BG: I’m certain that iPSCs have a bright future in the 21st Century as the basis for novel cell therapies, from cell replacement therapies to treatments for cancers, to helping many people instead of individual patients. The key term here is ‘off-the-shelf’ products. Companies like RheinCell Therapeutics, now part of Catalent, will manufacture tissues to be used directly or cryopreserved for ‘off-the-shelf’ use later. With their enormous potential to differentiate into virtually any cell type, even those for which we currently have not sourced, iPSCs could revolutionize medicine, especially for indications where time for treatment is limited.
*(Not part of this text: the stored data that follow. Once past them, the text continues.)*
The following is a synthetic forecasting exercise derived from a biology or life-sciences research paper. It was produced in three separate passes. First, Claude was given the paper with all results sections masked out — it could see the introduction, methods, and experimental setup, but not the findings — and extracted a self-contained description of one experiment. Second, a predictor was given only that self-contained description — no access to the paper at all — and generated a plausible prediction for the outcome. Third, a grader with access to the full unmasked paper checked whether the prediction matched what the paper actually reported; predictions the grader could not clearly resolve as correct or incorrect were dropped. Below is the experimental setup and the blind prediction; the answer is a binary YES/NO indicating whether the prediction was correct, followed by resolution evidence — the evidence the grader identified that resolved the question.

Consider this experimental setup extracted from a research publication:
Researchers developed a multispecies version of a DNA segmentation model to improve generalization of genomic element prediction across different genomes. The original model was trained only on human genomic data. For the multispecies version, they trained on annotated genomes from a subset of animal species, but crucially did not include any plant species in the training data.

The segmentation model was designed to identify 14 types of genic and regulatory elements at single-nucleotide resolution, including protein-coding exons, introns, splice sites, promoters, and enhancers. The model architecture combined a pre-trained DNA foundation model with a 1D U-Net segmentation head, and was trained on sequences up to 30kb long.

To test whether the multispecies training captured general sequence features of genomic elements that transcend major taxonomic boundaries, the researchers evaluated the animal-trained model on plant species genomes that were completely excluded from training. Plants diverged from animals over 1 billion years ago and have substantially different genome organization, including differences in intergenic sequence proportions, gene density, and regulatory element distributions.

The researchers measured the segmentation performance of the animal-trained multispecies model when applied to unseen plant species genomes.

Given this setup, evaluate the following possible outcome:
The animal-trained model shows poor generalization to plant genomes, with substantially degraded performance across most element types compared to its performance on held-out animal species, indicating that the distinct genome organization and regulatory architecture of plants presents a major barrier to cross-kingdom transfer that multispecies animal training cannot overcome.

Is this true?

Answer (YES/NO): NO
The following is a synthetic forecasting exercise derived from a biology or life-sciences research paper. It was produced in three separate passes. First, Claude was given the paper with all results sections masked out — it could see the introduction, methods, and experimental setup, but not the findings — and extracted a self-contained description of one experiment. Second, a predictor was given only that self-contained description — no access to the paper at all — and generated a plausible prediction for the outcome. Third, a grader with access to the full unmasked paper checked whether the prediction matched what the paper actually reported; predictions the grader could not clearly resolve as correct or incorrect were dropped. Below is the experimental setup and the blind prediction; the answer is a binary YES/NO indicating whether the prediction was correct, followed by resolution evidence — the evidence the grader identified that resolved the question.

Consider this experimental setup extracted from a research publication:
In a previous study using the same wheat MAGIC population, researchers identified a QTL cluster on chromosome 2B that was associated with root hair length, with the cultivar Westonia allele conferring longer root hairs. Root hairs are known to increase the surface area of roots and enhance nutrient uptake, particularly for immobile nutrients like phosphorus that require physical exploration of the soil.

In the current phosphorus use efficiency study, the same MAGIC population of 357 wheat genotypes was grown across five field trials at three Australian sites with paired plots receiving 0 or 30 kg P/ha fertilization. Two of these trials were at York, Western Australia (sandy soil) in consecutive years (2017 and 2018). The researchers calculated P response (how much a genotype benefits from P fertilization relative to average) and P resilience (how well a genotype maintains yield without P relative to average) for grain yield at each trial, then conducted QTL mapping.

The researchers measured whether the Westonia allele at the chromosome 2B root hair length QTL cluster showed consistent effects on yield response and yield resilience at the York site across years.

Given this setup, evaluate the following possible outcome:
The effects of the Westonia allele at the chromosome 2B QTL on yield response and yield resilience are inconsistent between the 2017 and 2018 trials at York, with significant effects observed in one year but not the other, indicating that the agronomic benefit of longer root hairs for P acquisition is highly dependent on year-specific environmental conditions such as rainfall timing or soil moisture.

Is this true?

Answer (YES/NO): NO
TM: To make cell therapies a successful new medical field, it is important that the treatments are affordable for healthcare systems. Today’s autologous approaches are simply too expensive. As Boris mentioned, iPSC-based therapies could open a new road to success where allogeneic strategies circumvent cost and logistics hurdles. In terms of the market, it is realistic to assume that the now short list of companies able to supply GMP-grade iPSCs will expand. Yet, it is impossible for any single company to cover all indications and so, we will see dispersion and specialization. We already see many biotech and startup companies active in the field, and increasingly large pharmaceutical companies are engaging with the technology to fuel existing development pipelines with promising new approaches. Developers will focus on interesting indications and RheinCell Therapeutics, now part of Catalent, aims to provide the materials we think are key to success.
The opinions expressed in this interview are those of the interviewees and do not necessarily reflect the views of RegMedNet or Future Science Group.